Je viens de parcourir un petit manuel de philosophie didactique à l’usage des lycéens de terminale : « Faut-il tolérer toutes les idées ?(chez Milan)». Il y est question de tolérance et d’intolérance, de différence, d’indifférence et de différences. Apologie de la tolérance et aporie du concept : un esprit tolérant doit en théorie admettre toutes les idées même celles des intolérants, sauf à s’avouer lui-même intolérant. Pour éclairer ce paradoxe, Descartes, Montaigne et Kant him-self sont appelés à la rescousse, hélas sans grand résultat : on ne peut pas décréter une fois pour toutes ce qui est tolérable et ce qui ne l’est pas.

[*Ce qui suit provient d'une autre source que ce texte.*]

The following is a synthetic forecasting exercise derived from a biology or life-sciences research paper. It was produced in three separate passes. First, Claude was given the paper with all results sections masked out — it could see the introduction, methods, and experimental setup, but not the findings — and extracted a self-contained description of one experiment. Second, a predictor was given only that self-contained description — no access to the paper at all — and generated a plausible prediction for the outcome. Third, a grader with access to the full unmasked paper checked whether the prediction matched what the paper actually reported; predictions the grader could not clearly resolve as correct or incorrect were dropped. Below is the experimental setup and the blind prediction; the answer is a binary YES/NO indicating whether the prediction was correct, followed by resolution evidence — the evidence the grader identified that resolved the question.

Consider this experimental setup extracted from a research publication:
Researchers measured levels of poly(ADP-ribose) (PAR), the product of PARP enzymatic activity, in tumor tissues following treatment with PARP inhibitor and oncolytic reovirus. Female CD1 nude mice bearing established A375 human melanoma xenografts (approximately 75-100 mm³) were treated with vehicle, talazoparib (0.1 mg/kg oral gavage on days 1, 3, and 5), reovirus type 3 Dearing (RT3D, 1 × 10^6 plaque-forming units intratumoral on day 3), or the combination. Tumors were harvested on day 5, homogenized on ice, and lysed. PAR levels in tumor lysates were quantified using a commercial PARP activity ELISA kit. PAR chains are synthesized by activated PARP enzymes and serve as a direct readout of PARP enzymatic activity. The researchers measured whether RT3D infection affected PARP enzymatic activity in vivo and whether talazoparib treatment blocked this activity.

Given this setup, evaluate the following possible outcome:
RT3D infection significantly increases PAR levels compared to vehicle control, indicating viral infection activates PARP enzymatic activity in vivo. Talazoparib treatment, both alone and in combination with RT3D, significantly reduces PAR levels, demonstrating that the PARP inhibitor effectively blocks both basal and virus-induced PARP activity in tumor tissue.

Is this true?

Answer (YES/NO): YES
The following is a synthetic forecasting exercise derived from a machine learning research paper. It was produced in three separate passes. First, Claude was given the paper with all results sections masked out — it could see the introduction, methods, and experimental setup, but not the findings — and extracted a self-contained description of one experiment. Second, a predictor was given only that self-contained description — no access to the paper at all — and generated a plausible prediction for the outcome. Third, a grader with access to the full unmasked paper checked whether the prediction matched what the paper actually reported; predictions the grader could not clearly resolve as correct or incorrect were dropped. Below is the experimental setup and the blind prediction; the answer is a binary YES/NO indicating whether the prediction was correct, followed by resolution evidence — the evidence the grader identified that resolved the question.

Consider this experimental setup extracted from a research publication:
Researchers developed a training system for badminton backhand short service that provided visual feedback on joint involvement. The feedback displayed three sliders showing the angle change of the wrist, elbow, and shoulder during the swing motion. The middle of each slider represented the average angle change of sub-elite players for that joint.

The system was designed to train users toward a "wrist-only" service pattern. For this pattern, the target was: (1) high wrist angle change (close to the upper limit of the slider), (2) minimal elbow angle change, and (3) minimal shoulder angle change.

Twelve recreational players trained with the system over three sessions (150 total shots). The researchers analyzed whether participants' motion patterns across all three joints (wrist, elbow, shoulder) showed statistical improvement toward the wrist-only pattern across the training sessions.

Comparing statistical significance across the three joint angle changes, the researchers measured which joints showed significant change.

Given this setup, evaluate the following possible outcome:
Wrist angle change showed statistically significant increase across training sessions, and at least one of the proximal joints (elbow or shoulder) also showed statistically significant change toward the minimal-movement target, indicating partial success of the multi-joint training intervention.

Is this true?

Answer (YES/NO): NO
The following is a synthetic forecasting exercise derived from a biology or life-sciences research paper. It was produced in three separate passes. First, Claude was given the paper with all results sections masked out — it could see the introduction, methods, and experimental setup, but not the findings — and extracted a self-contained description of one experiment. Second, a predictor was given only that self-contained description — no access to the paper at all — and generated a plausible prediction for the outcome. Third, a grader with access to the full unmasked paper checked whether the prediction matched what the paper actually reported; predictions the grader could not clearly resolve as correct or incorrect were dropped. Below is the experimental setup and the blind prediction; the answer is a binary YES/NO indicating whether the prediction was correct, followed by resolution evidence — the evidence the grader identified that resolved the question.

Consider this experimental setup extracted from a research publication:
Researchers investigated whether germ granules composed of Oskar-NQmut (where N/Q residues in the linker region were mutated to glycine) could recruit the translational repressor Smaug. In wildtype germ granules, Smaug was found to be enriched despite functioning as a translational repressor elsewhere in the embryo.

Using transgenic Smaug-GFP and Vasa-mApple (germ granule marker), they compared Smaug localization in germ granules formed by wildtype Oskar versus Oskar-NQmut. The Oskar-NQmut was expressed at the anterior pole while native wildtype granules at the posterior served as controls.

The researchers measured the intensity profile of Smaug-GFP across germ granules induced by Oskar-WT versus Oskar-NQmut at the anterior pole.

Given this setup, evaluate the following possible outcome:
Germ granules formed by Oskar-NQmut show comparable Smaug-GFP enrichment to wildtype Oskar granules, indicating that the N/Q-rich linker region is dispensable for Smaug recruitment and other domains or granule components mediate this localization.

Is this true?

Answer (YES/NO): NO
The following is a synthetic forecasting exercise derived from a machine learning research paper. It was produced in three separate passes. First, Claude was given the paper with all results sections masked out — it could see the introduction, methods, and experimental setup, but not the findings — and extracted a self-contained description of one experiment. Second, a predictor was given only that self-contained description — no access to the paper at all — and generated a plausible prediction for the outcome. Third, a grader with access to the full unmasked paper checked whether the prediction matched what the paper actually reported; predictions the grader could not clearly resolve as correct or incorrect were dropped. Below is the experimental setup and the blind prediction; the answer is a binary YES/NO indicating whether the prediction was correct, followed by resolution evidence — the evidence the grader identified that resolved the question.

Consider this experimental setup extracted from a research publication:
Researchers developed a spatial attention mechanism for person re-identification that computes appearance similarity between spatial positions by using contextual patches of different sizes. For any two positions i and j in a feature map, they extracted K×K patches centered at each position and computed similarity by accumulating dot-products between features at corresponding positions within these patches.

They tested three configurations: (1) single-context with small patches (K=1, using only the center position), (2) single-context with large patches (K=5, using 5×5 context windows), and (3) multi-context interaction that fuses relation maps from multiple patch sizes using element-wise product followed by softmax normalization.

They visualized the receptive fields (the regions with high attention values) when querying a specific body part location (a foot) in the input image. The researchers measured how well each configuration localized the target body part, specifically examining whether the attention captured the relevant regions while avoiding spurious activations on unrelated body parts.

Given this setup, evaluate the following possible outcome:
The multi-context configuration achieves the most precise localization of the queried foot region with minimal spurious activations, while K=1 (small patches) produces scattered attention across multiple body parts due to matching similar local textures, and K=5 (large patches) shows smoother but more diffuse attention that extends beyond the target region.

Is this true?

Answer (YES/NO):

L’auteur parvient in fine à un laborieux compromis sur la nécessité de débattre au préalable : qu’est ce qui est discutable et qu’est ce qui ne l’est pas, trouver le seuil au-delà duquel on considère que « les bornes sont passées » …

Mais quelles bornes ? L’auteur ne le dit pas, il laisse les lycéens, gavés de vidéos et de mangas manichéennes, face à leur vertige philosophique. Certes, je conçois qu’un théoricien de la tolérance s’abstienne de dire comment et où les bornes sont posées mais un peu de courage eut été le bienvenu dans ce débat où seuls les arguments sont complexes (quand les intuitions sont simples).

Pour illustrer cela, prenons l’exemple du conflit des générations et des sempiternelles querelles qui opposent adultes et adolescents. Là aussi, pris au pied de la lettre, l’esprit de tolérance commande aux parents de comprendre la différence de leur progéniture. Forts de ce principe, nombre d’adultes préfèrent regarder leurs enfants verser dans la différence de la drogue ou de la soft-délinquance, plutôt que de prendre le risque de l’accusation d’intolérance.

Cependant le bon sens nous dit ceci : à un moment donné il faut arrêter de discuter et commencer à contraindre. Mais cela suppose de prendre en considération un concept qui manque cruellement dans le petit ouvrage de notre maître philosophe : celui de l’autorité. A un moment donné du débat, celui qui est investi de l’autorité lève la main et tranche, n’en déplaise à l’esprit de tolérance. L’autorité définit l’emplacement des bornes, cela fut-il injuste. « Vérité en deçà des Pyrénées, mensonge au-delà » disait Pascal. Cet aphorisme sous-entend l’existence de contrées, différentes, et à l’intérieur de celles-ci une autorité, fut-ce celle du peuple à défaut d’être celle du monarque, pour en rappeler les règles, us, coutumes et lois. La seule tolérance reste alors celle de l’hospitalité et de la civilité. 

Sans le concept d’autorité (et de son inévitable arbitraire, je le concède) impossible de fonder les bornes, lesquelles restent alors fondamentalement mouvantes, au gré des pressions que les groupes et communautés exercent pour les repousser vers l’autre camp. Hélas le concept d’autorité nous ramène à Hobbes et à son paradigme de « l’homme est un loup pour l’homme », intolérable pour un esprit qui se prétend héritier des Lumières. Et derrière l’idée d’autorité il y a l’idée d’Etat, mais aussi celle de politique et de cupidité. Il échappe sans doute à notre philosophe que tous les débats d’idées ne sont pas de bonne foi et que toutes les différences ne sont pas ethnographiques, qu’il y a parmi elles des différences dont la seule nécessité est de tester la puissance de la vérité en deçà.

A bien des égards, la tolérance a partie liée avec la naïveté (la sagacité philosophique consisterait peut-être à trier le bon grain de l’ivraie). Car laisser de jeunes esprits, en prise avec des concepts inachevés et élastiques, revient à les inviter à jouer avec ces allumettes que l’histoire leur tend si généreusement.